At para. 62, Adair J. was careful not to pre-empt a proper examination by a court on the merits of an appeal and stated that the leave to appeal stage required a lighter hand.
“At the leave stage, it is not appropriate to consider the full merits of a case and make a final determination regarding whether an error of law was made. However, some preliminary consideration of the question of law is necessary to determine whether the appeal has the potential to succeed and thus to change the result in the case. The appropriate threshold for assessing the legal question at issue under s. 31(2) is whether it has arguable merit or a reasonable prospect of success. Assessing whether the issue raised by an application for leave to appeal has arguable merit must be done in light of the standard of review on which the merits of the appeal will be judged. This requires a preliminary assessment of the applicable standard of review. Except in rare cases (none of which apply here), reasonableness will almost always apply to commercial arbitrations conducted pursuant to the Arbitration Act.”
Referring to Teal Cedar Products Ltd. v. British Columbia, [2017] 1 SCR 688, 2017 SCC 32, paras 43-47, Adair J. reiterated the distinction between the three (3) principal types of questions, namely legal (questions “about what the correct legal test is”), factual (questions “about what actually took place between the parties”) or mixed fact and law (questions about “whether the facts satisfy the legal tests”).
At para. 65, Adair J. identified the three (3) questions raised by Quark and dealt with them in turn:
question 1 – paras 69-72
“[72] In my view, Quark’s first proposed question does not state a question of law. It is, at best, a question of mixed fact and law concerning how the Arbitrator, who was clearly aware of the correct legal test, as well as the nature and object of the Investment Agreement, carried out the assessment of contract damages based on the facts.”
question 2 – paras 73-78
“[77] In my view, this question is, again, not a question of law, but is (at best) a question of mixed fact and law concerning how the Arbitrator assessed damages. In addition, it misinterprets how the Arbitrator assessed damages, and is not a question that arises out of the Award.”
question 3 – paras 79-81
“[81] I agree with MSI. Quark’s third proposed question does not identify a question of law. Rather, it seeks to challenge a finding of fact made by the Arbitrator. The Arbitrator identified the correct legal test. He did not “decline” to take the shares into account. Rather, he found as a fact that the shares had no value.”
(3) Enforcement of the Award – Adair J. then turned to MSI’s application under section 29 for enforcement of the Award. She noted that “an award is not entitled to automatic enforcement” and the court may refuse or adjourn the application if the award is not “perfected”. See Bekar v. TD Evergreen, 2006 BCCA 266, para. 38, The Owners, Strata Plan BCS 3165 v. KBK No. 11 Ventures Ltd., 2014 BCSC 2276, para. 96 and Hassall v. Children’s & Women’s Health Centre, 2001 BCSC 1399, para. 1.
Finding that no grounds had been established on which to refuse enforcement of either the Award or the subsequent award dealing with currency, interest and costs, Adair J. enforced the both as an order of the court.

DATA =>
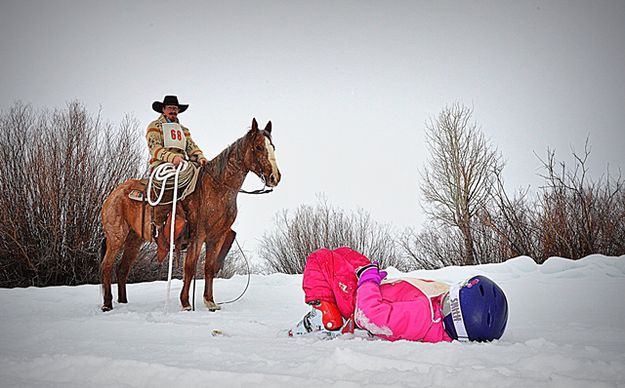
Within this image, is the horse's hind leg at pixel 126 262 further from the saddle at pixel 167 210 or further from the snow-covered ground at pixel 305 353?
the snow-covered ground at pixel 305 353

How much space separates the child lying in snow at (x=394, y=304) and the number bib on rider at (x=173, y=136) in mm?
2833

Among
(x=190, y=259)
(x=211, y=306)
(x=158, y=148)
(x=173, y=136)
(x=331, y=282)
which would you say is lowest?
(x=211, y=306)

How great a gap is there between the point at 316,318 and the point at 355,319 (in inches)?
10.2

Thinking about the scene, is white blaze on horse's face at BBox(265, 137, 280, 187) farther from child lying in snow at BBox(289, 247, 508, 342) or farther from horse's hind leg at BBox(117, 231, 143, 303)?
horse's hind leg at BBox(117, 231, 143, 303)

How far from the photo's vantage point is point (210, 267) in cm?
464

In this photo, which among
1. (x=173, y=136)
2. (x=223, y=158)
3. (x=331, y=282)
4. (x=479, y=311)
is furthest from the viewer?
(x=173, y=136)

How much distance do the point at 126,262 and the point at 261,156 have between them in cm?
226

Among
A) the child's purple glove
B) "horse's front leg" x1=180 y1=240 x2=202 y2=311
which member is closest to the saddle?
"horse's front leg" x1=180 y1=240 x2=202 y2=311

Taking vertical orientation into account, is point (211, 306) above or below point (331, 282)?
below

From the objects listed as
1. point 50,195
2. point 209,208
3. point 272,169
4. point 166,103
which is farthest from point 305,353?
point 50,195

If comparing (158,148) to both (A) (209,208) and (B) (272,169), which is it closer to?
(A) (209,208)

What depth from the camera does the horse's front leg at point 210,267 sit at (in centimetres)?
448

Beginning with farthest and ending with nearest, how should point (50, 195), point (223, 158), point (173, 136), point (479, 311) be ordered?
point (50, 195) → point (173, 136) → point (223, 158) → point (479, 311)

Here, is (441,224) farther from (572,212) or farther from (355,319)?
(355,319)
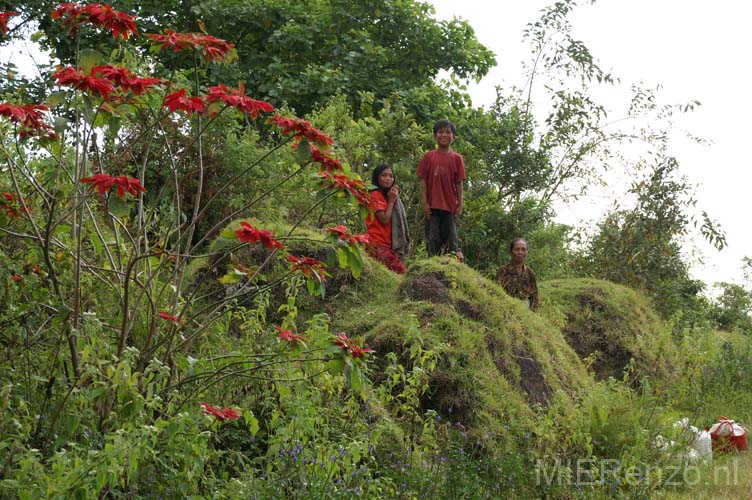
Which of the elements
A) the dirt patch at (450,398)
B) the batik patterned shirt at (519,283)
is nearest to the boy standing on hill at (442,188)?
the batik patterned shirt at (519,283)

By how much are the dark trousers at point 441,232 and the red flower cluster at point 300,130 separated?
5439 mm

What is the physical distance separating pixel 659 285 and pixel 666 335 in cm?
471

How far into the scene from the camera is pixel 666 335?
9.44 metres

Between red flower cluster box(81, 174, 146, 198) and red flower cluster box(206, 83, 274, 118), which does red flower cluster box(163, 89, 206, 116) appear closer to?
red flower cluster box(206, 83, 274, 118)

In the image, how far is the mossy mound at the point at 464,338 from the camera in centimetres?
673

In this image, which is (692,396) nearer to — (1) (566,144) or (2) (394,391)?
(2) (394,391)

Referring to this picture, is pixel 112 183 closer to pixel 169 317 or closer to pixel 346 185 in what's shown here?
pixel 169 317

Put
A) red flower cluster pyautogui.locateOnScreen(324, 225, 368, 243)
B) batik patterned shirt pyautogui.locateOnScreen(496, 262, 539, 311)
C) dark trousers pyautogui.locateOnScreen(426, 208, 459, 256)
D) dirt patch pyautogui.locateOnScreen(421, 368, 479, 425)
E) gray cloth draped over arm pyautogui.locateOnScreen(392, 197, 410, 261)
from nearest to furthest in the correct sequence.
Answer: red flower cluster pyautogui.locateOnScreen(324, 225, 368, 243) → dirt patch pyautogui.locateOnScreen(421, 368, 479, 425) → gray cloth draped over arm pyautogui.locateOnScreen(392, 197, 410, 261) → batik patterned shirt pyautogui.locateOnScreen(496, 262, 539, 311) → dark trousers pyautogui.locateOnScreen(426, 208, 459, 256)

ACTIVITY A =>
List every court case cited by name in the arbitration text.
ACTIVITY B =>
Shorten the arbitration text's paragraph that begins "(3) Enforcement of the Award" into a few brief points.
ACTIVITY C =>
Quote the arbitration text word for word. Begin at the words "question 3 –" and stop after "1399, para. 1.".

TASK RESPONSE A =>
- Teal Cedar Products Ltd. v. British Columbia
- Bekar v. TD Evergreen
- The Owners, Strata Plan BCS 3165 v. KBK No. 11 Ventures Ltd.
- Hassall v. Children's & Women's Health Centre

TASK RESPONSE B =>
- Adair J. then dealt with MSI's application under section 29 to enforce the Award.
- She noted that an award is not automatically enforced.
- If an award is not "perfected," the court may refuse or adjourn the application.
- Authorities cited:
  - Bekar v. TD Evergreen, 2006 BCCA 266, para. 38
  - The Owners, Strata Plan BCS 3165 v. KBK No. 11 Ventures Ltd., 2014 BCSC 2276, para. 96
  - Hassall v. Children's & Women's Health Centre, 2001 BCSC 1399, para. 1

TASK RESPONSE C =>
question 3 – paras 79-81
“[81] I agree with MSI. Quark’s third proposed question does not identify a question of law. Rather, it seeks to challenge a finding of fact made by the Arbitrator. The Arbitrator identified the correct legal test. He did not “decline” to take the shares into account. Rather, he found as a fact that the shares had no value.”
(3) Enforcement of the Award – Adair J. then turned to MSI’s application under section 29 for enforcement of the Award. She noted that “an award is not entitled to automatic enforcement” and the court may refuse or adjourn the application if the award is not “perfected”. See Bekar v. TD Evergreen, 2006 BCCA 266, para. 38, The Owners, Strata Plan BCS 3165 v. KBK No. 11 Ventures Ltd., 2014 BCSC 2276, para. 96 and Hassall v. Children’s & Women’s Health Centre, 2001 BCSC 1399, para. 1.